Periods of rain and locally gusty thunderstorms will mark the end of a brief surge of warm air in the mid-Atlantic and New England to close out the week.
In addition to adversely affecting outdoor activities, enough rain can fall to slow travel on the major highways. A low cloud ceiling associated with the rain could lead to airline delays.
Not enough rain is likely to fall to cause significant flooding. There can be some water collecting in poor-drainage areas of city streets.

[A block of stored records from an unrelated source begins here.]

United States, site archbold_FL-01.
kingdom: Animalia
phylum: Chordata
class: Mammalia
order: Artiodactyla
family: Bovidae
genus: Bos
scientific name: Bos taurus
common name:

The water can conceal large springtime potholes.
In addition to the rainfall, a small number of thunderstorms that develop in the coastal mid-Atlantic have the potential to become heavy and gusty from eastern Pennsylvania and New Jersey to northern Virginia on Friday.

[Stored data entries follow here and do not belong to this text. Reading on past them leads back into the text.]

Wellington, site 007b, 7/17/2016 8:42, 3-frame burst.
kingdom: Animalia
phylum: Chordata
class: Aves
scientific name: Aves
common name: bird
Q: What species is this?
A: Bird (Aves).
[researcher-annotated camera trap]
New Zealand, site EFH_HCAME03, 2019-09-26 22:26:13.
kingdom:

"A severe weather outbreak is unlikely," according to AccuWeather Meteorologist Maggie Samuhel. "However, a few communities could be hit with a storm that brings gusts topping 50 mph and brief, blinding downpours."

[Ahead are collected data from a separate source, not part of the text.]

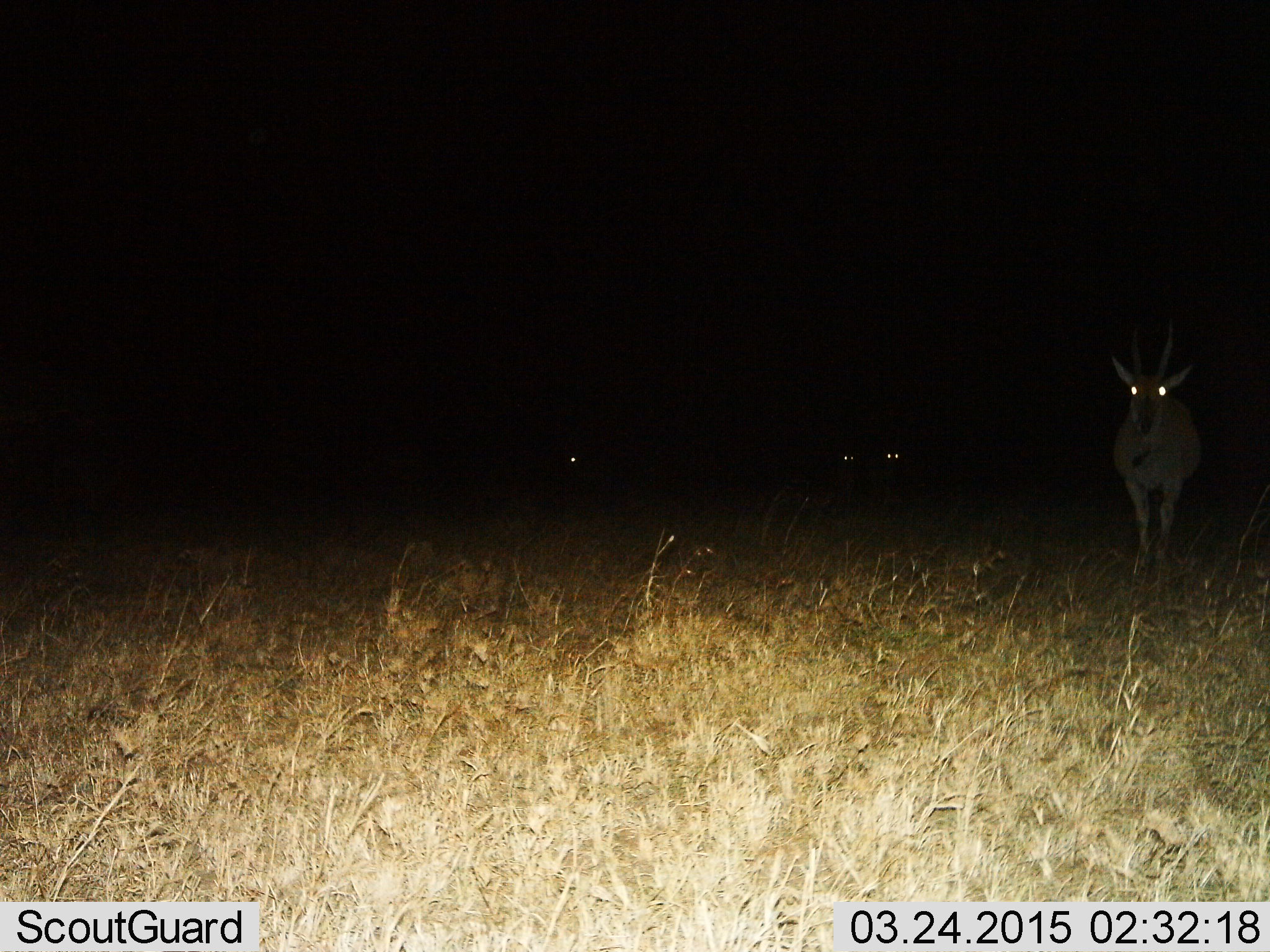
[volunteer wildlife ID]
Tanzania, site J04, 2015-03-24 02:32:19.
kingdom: Animalia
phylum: Chordata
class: Mammalia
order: Artiodactyla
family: Bovidae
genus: Nanger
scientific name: Nanger granti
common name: grant's gazelle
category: gazellegrants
Gazellegrants (grant's gazelle) (Nanger granti), count 4. Behavior (volunteer vote fractions): standing 67%, resting 11%, moving 22%, interacting 0%. Young present (vote fraction): 0%. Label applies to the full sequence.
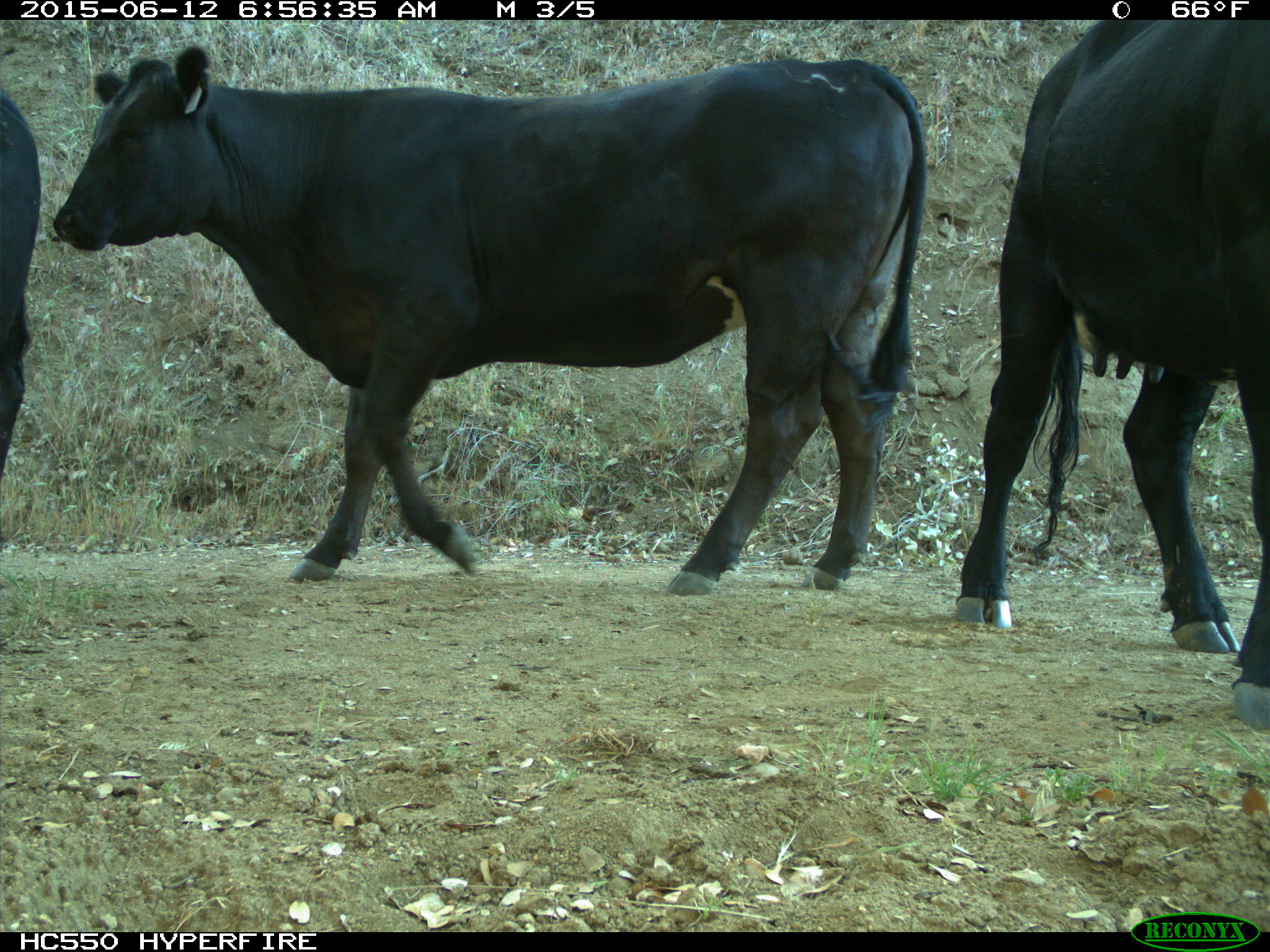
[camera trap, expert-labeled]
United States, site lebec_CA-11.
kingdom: Animalia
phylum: Chordata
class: Mammalia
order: Artiodactyla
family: Bovidae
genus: Bos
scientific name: Bos taurus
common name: domestic cow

Storms that erupt farther south, from southern Virginia to Florida, have the potential to be severe on a more regional basis on Friday.
A lull in the rain is likely late Friday into Friday night from Washington, D.C., to Boston and could assist with the evening commute.
While cooler and drier air will make progress into portions of the interior Northeast, a storm moving northeastward along the front could bring another dose of rain on Saturday.
The steady rain is most likely to affect areas from eastern Virginia to southeastern New England, and includes the Interstate-95 corridor from Washington, D.C., to Philadelphia, New York City and Boston.
Spotty rain showers will change to snow showers over the central Appalachians and lower Great Lakes on Saturday, ahead of a blast of arctic air taking aim on the Great Lakes and Northeast later in the weekend.
Some snow could find its way to part of the coast by Sunday.